Beginning: August 1920

As summer wheat came ripe,

so did I,

born at home, on the kitchen floor.

Ma crouched,

barefoot, bare bottomed

over the swept boards,

because that’s where Daddy said it’d be best.

I came too fast for the doctor,

bawling as soon as Daddy wiped his hand around

inside my mouth.

To hear Ma tell it,

I hollered myself red the day I was born.

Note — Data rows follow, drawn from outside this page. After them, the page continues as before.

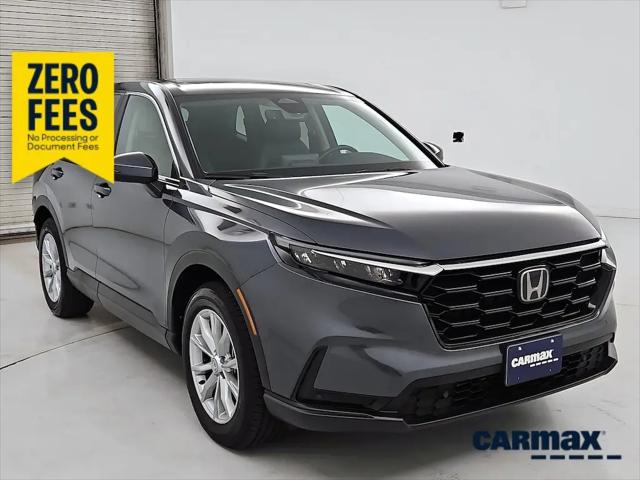 2024 Honda CR-V EX-L AWD for sale in Tinley Park, IL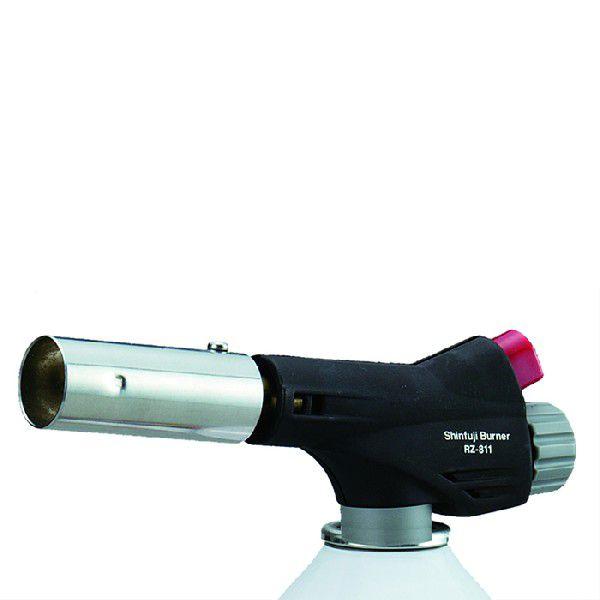 [Release date: October 30, 2017]新富士バーナーRZ-811S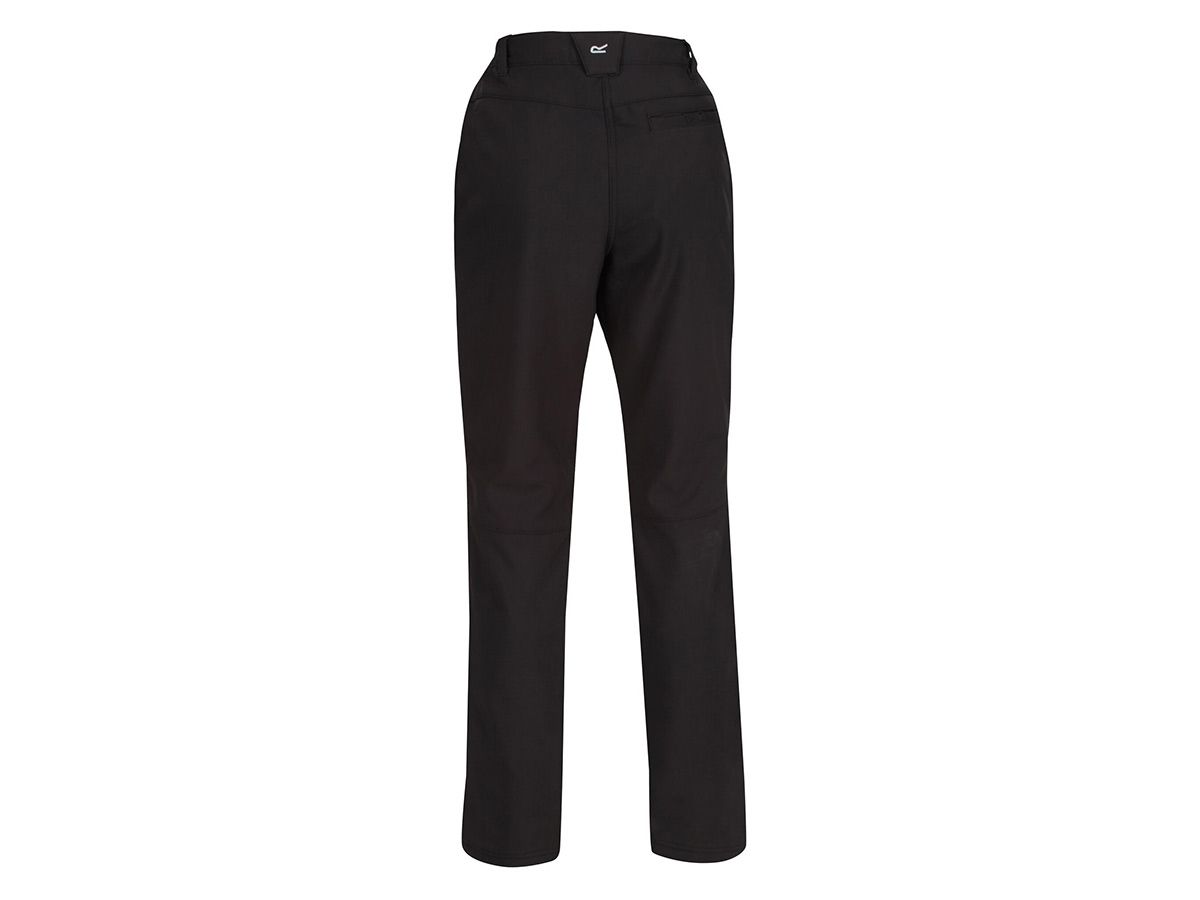Regatta Fenton Damen Softshell Hose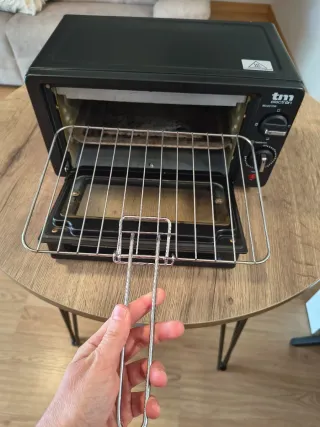 Mini horno / tostador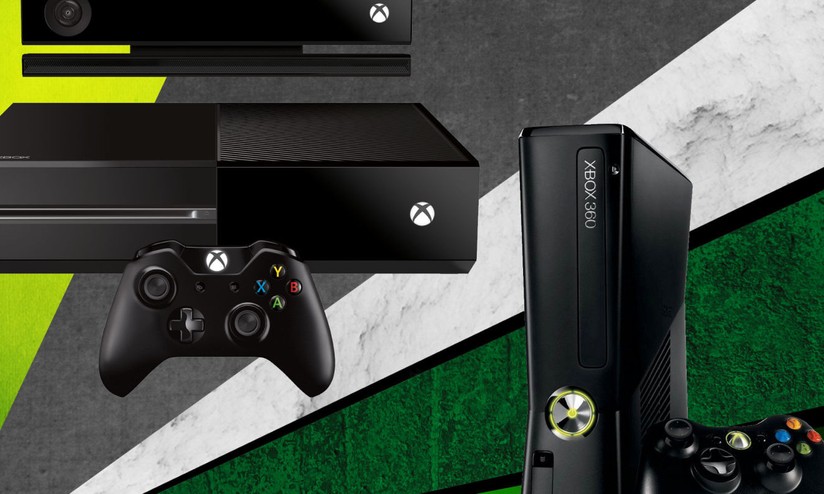 Confira Promoção de jogos com retrocompatibilidade para Xbox One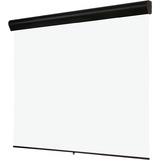 DRAPER, INC. Draper Silhouette M Electrol Projection Screen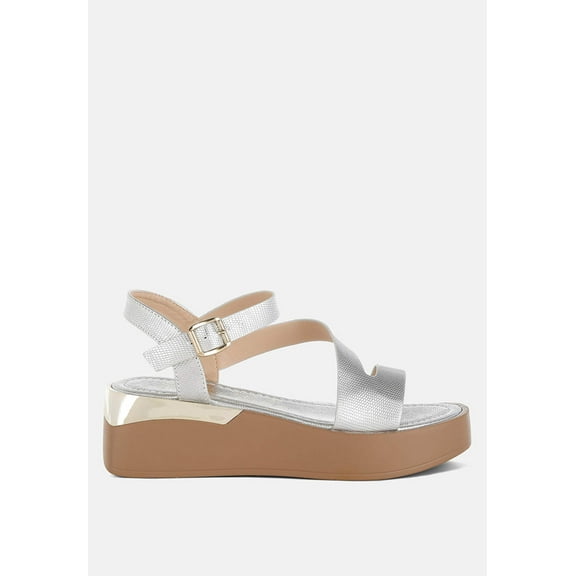 Ronja Chunky Flatform Sandals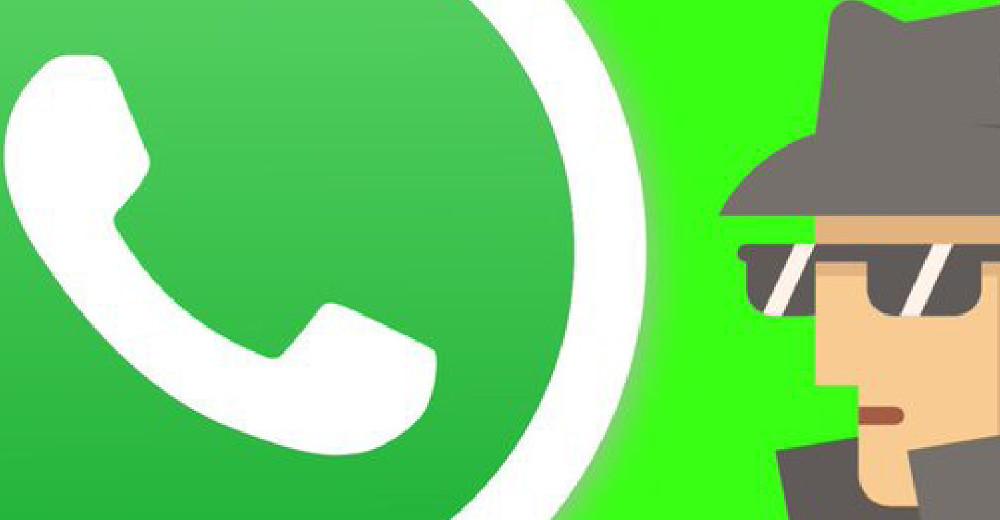 Por qué necesitas hackear el WhatsApp de tu pareja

Red’s the color I’ve stayed ever since.

Daddy named me Billie Jo.

He wanted a boy.

Instead,

he got a long-legged girl

with a wide mouth

and cheekbones like bicycle handles.

He got a redheaded, freckle-faced, narrow-hipped girl

with a fondness for apples

and a hunger for playing fierce piano.

From the earliest I can remember

I’ve been restless in this

little Panhandle shack we call home,

always getting in Ma’s way with my

pointy elbows, my fidgety legs.

By the summer I turned nine Daddy had

given up about having a boy.

He tried making me do.

I look just like him,

I can handle myself most everywhere he puts me,

even on the tractor,

though I don’t like that much.

Ma tried having other babies.

It never seemed to go right, except with me.

But this morning

Ma let on as how she’s expecting again.

Other than the three of us

there’s not much family to speak of.

Daddy, the only boy Kelby left

since Grandpa died

from a cancer

that ate up the most of his skin,

and Aunt Ellis,

almost fourteen years older than Daddy

and living in Lubbock,

a ways south of here,

and a whole world apart

to hear Daddy tell it.

And Ma, with only Great-uncle Floyd,

old as ancient Indian bones,

and mean as a rattler,

rotting away in that room down in Dallas.

I’ll be nearly fourteen

just like Aunt Ellis was when Daddy was born
by the time this baby comes.

Wonder if Daddy’ll get his boy this time?